Beginning with the line where "Looking at the image at" appears, repeat every remaining line of the entries exactly, the last line included.

— Start —

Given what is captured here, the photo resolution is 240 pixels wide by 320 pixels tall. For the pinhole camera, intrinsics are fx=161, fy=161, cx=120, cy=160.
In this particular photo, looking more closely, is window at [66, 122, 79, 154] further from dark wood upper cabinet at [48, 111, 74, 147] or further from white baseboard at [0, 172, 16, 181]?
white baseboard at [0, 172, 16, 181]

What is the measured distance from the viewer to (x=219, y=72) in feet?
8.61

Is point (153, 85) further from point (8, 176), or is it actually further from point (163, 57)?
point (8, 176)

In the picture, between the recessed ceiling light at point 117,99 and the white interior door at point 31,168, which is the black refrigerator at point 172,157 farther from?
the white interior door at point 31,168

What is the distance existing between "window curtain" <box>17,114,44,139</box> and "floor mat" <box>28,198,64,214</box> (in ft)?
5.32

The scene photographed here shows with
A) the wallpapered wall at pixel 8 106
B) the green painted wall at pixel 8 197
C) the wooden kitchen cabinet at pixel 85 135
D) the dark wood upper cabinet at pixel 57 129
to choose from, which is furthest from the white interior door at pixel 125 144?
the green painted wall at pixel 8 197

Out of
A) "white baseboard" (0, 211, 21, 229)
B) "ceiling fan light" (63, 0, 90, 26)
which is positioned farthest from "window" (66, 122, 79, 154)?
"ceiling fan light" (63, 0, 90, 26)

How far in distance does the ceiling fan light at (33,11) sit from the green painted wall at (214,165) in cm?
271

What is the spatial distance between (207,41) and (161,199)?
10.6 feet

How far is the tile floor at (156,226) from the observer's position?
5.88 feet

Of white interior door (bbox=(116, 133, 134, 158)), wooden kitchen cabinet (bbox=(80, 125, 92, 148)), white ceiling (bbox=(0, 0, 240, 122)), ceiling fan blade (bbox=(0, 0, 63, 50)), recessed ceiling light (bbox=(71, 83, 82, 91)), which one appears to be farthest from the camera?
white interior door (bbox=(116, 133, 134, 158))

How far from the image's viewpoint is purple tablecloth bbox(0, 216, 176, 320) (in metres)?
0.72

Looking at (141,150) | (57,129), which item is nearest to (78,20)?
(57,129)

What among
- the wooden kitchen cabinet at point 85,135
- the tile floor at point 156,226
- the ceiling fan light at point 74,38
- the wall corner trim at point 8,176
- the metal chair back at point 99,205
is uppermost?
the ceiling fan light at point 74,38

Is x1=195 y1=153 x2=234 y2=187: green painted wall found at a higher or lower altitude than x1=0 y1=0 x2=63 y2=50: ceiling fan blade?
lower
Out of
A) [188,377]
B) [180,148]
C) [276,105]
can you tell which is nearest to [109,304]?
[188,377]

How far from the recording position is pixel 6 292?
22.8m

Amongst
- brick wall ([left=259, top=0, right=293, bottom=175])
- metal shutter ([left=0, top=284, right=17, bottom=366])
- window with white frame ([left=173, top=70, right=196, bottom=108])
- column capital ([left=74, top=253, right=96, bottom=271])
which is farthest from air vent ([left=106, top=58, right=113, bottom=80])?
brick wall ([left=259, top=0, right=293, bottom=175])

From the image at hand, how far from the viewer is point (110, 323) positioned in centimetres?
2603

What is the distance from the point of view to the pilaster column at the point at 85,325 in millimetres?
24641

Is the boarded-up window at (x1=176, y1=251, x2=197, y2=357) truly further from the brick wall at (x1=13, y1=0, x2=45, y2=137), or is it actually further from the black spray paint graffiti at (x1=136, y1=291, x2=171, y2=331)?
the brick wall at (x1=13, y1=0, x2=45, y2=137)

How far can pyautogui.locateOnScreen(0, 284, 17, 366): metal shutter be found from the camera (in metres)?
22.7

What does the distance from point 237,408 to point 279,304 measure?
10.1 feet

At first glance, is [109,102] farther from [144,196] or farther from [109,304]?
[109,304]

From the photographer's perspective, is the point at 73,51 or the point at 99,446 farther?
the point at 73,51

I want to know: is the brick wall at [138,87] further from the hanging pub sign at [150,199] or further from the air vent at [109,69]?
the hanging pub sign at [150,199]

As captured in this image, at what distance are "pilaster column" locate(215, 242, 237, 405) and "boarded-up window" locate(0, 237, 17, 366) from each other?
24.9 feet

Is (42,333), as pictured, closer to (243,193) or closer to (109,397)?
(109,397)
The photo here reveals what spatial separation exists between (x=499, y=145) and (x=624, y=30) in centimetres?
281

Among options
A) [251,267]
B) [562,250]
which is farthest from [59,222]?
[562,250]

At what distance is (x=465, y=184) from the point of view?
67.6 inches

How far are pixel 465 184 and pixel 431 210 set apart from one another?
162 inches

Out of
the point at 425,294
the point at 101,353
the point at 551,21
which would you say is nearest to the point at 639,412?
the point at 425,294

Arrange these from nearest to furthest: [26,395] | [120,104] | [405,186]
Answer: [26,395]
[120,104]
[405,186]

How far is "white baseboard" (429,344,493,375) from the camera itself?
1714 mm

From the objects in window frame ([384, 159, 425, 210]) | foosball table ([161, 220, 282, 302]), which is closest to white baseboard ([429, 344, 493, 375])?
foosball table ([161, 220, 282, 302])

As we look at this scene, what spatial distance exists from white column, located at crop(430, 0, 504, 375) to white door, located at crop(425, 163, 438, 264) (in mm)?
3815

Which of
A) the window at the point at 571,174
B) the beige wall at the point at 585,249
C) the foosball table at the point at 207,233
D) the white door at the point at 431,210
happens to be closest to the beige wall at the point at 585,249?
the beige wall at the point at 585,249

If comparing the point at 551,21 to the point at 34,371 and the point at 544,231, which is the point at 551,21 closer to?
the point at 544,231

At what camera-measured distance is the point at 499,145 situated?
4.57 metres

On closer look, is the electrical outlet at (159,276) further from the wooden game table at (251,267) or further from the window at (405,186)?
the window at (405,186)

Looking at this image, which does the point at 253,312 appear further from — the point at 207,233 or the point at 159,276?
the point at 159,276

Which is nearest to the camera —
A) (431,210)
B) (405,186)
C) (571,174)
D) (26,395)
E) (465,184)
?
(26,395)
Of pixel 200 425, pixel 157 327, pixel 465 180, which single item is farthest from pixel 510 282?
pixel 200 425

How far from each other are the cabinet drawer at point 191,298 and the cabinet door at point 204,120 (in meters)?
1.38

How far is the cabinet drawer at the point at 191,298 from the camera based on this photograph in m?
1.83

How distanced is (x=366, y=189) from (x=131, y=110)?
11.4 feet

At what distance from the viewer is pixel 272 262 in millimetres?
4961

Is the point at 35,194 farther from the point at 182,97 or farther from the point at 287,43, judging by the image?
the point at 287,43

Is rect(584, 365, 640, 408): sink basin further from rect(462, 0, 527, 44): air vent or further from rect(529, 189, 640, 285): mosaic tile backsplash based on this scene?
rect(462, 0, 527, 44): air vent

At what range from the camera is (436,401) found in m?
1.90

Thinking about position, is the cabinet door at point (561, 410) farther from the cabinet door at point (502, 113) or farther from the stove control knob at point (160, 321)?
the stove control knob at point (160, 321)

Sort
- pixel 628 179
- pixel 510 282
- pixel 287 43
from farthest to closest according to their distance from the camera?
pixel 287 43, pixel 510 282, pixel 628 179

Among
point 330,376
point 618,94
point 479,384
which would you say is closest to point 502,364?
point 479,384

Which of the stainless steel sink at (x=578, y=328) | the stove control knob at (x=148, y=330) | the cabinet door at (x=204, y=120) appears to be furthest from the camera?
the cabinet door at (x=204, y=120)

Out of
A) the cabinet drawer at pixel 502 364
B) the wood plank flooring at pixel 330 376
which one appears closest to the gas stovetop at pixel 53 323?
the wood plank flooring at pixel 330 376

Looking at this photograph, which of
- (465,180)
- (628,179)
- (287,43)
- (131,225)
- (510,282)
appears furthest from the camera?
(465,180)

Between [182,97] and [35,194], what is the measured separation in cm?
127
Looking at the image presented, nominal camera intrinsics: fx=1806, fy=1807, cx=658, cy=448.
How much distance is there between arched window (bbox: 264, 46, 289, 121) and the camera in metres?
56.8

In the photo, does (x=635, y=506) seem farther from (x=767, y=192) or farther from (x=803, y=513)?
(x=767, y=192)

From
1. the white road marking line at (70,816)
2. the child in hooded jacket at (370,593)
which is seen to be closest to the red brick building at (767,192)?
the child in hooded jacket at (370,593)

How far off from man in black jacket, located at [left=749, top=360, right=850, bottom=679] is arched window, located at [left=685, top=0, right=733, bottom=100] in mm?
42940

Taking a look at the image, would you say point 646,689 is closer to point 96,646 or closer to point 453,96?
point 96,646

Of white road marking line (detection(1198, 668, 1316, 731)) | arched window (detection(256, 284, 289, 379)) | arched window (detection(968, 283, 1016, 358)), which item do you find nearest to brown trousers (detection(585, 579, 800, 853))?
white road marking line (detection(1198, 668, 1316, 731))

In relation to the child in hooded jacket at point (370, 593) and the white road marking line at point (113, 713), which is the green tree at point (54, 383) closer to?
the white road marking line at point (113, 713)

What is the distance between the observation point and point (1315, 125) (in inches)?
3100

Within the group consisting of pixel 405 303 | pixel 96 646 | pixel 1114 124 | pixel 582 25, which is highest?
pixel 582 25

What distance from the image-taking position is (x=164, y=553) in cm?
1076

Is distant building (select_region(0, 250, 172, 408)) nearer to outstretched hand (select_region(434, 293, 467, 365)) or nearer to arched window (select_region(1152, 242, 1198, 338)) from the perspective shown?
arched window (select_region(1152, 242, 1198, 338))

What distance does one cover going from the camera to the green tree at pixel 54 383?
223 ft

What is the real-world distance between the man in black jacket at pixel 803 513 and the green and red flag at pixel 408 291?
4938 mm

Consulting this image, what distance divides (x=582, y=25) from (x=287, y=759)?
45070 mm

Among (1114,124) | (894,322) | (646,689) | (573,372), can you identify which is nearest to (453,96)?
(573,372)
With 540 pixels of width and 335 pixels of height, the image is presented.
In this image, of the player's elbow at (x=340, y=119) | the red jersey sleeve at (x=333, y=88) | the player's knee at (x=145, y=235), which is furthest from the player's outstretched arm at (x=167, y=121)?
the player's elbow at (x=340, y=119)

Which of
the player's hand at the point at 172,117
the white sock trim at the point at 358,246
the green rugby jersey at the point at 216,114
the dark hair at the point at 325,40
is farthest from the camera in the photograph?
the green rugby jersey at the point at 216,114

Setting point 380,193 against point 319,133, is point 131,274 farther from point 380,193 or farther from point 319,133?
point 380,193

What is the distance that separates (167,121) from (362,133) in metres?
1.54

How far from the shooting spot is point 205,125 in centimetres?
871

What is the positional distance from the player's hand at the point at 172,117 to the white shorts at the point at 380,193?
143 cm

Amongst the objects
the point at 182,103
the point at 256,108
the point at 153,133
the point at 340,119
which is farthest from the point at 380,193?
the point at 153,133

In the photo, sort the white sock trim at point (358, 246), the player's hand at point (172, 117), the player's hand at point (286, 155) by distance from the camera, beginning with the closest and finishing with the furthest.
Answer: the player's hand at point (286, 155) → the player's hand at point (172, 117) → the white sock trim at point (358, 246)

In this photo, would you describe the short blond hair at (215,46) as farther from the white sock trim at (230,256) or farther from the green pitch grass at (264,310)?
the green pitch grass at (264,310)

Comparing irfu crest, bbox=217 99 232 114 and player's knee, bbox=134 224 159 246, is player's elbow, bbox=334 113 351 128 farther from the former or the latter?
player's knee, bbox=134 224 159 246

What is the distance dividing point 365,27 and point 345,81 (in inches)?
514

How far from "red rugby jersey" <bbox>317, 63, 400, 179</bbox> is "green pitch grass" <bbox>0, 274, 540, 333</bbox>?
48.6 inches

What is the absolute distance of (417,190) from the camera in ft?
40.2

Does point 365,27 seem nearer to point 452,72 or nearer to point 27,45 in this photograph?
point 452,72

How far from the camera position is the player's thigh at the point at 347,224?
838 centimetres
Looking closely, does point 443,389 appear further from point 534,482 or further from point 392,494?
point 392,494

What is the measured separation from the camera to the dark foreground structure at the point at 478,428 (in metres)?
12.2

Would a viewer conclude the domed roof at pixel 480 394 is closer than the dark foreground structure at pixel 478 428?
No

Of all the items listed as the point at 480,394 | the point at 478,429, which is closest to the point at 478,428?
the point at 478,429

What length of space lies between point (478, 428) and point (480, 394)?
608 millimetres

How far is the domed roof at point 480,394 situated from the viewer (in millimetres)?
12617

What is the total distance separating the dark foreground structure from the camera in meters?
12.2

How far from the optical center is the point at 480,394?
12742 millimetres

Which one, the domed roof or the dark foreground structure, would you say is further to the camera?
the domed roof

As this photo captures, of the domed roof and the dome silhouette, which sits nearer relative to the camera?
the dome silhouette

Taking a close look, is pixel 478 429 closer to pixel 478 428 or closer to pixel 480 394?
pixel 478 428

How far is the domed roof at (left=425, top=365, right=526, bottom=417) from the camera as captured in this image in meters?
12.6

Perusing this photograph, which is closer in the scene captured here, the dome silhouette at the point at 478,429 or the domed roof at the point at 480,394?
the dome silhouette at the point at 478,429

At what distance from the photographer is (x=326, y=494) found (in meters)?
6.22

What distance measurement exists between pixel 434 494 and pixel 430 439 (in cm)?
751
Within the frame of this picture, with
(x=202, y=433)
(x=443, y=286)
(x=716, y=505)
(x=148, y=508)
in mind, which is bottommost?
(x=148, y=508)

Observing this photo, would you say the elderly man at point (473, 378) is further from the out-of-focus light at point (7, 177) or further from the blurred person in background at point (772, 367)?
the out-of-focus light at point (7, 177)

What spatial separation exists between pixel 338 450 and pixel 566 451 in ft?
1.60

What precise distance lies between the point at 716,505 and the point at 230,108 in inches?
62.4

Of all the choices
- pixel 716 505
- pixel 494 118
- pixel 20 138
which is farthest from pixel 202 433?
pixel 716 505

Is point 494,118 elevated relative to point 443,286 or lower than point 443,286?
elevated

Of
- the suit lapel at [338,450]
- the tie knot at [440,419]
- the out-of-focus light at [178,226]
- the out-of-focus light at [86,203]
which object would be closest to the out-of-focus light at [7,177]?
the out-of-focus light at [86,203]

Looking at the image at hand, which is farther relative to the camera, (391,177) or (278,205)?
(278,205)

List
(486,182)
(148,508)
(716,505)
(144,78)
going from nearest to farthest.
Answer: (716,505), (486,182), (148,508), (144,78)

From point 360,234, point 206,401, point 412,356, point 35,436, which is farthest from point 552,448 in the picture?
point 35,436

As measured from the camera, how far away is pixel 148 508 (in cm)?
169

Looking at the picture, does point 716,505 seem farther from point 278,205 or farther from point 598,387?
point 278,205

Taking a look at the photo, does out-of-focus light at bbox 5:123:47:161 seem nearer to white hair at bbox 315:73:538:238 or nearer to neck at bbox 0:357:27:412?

— End —

* _Result below_
Looking at the image at hand, which is farther relative to the camera, (391,177) or (278,205)?
(278,205)

List
(486,182)
(148,508)
(716,505)
(144,78)
going from nearest to farthest.
Answer: (716,505), (486,182), (148,508), (144,78)

From point 360,234, point 206,401, point 412,356, point 35,436, which is farthest from point 552,448 in the picture?
point 35,436

As measured from the camera, how far away is pixel 148 508 (in cm)?
169

Looking at the picture, does point 716,505 seem farther from point 278,205 or farther from point 598,387?
point 278,205

Taking a look at the photo, does out-of-focus light at bbox 5:123:47:161 seem nearer to white hair at bbox 315:73:538:238 or nearer to neck at bbox 0:357:27:412?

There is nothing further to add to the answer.